Problem to solve: Exclude all pictures from your copy of the data below, which should otherwise match exactly.

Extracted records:
= Beginning of Section =
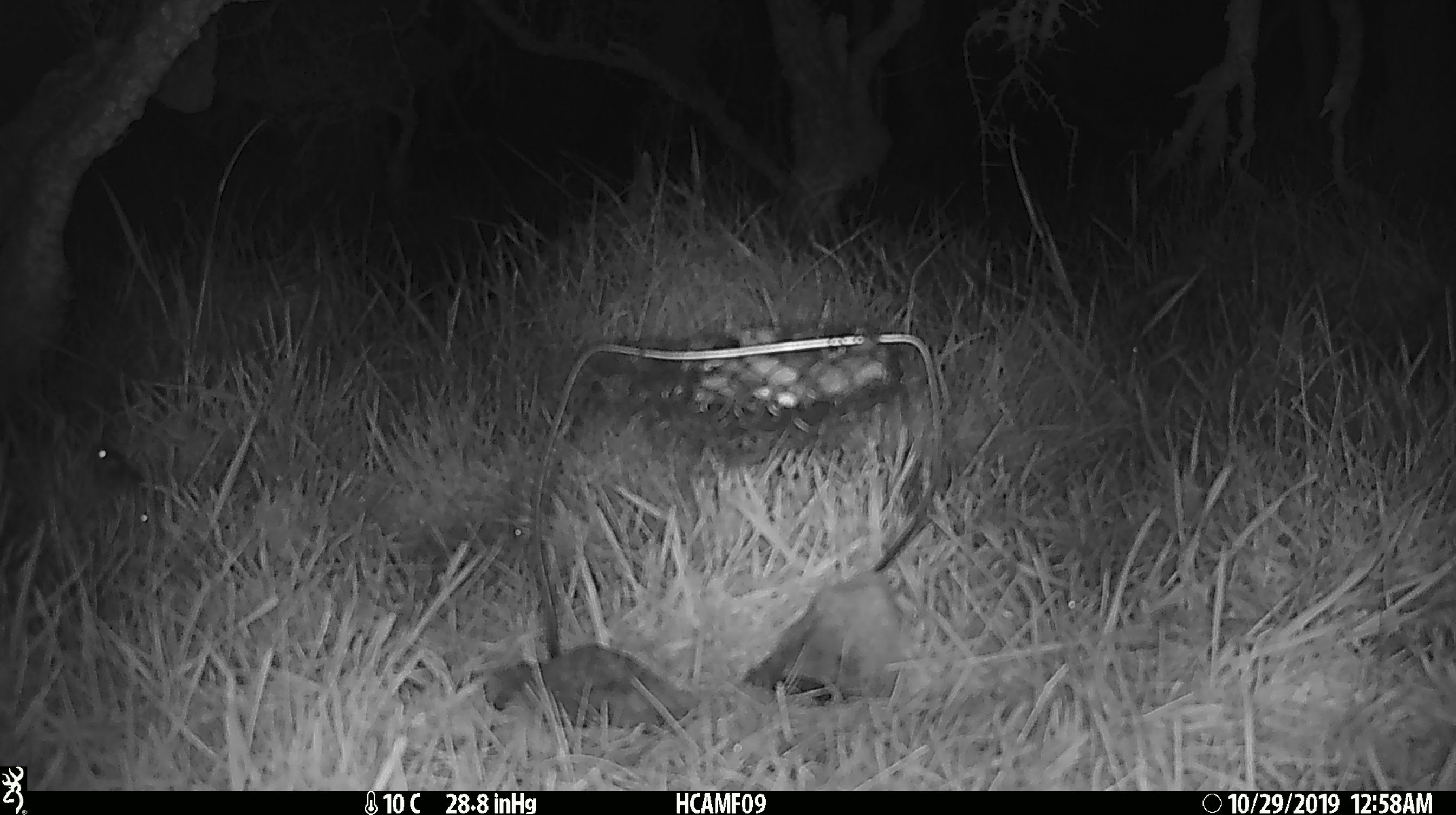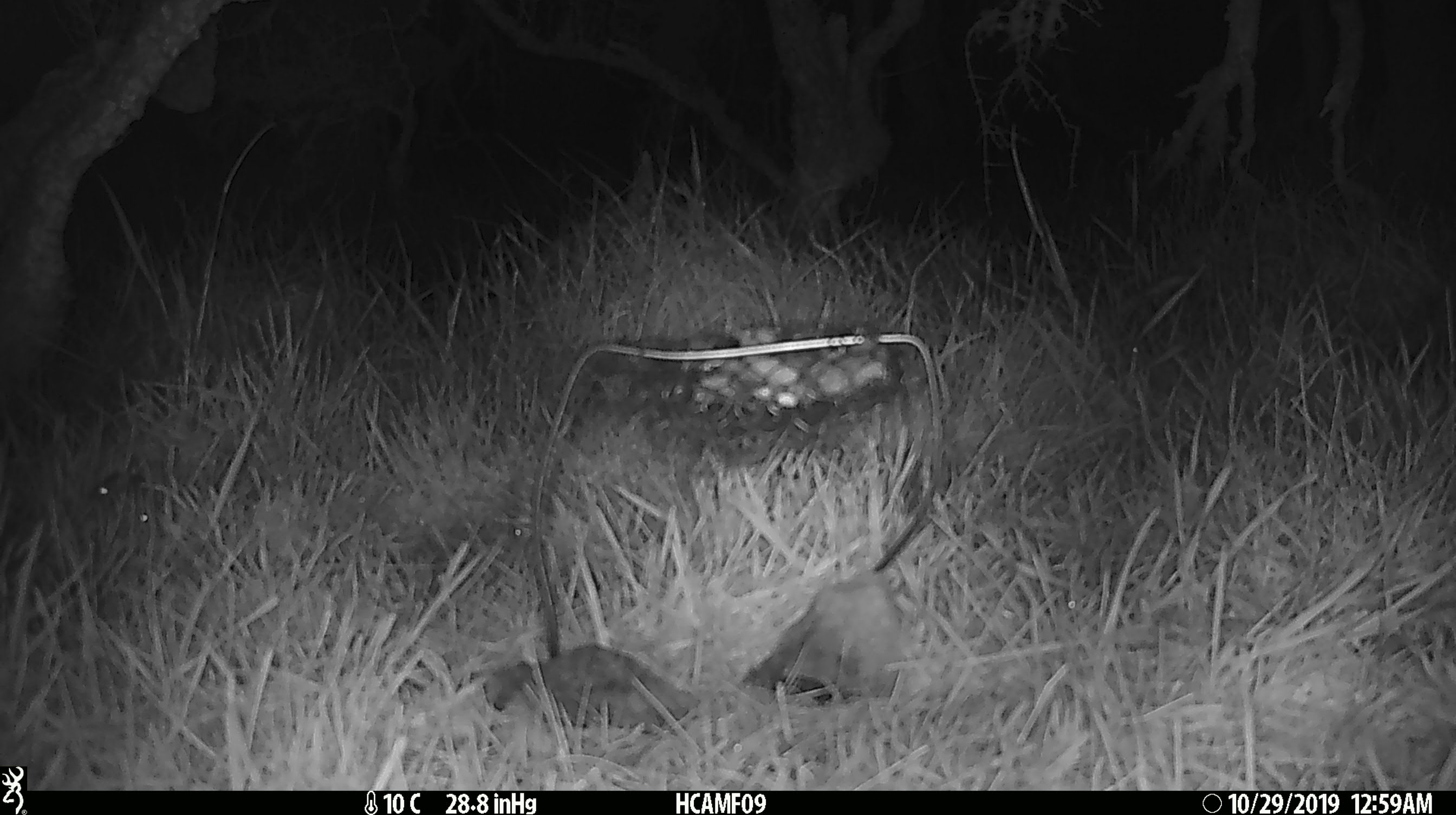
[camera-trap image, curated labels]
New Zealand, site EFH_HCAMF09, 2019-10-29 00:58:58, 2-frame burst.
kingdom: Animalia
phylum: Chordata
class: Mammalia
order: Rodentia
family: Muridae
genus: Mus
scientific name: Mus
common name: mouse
= End of Section =
Result of this exercise:
[camera-trap image, curated labels]
New Zealand, site EFH_HCAMF09, 2019-10-29 00:58:58, 2-frame burst.
kingdom: Animalia
phylum: Chordata
class: Mammalia
order: Rodentia
family: Muridae
genus: Mus
scientific name: Mus
common name: mouse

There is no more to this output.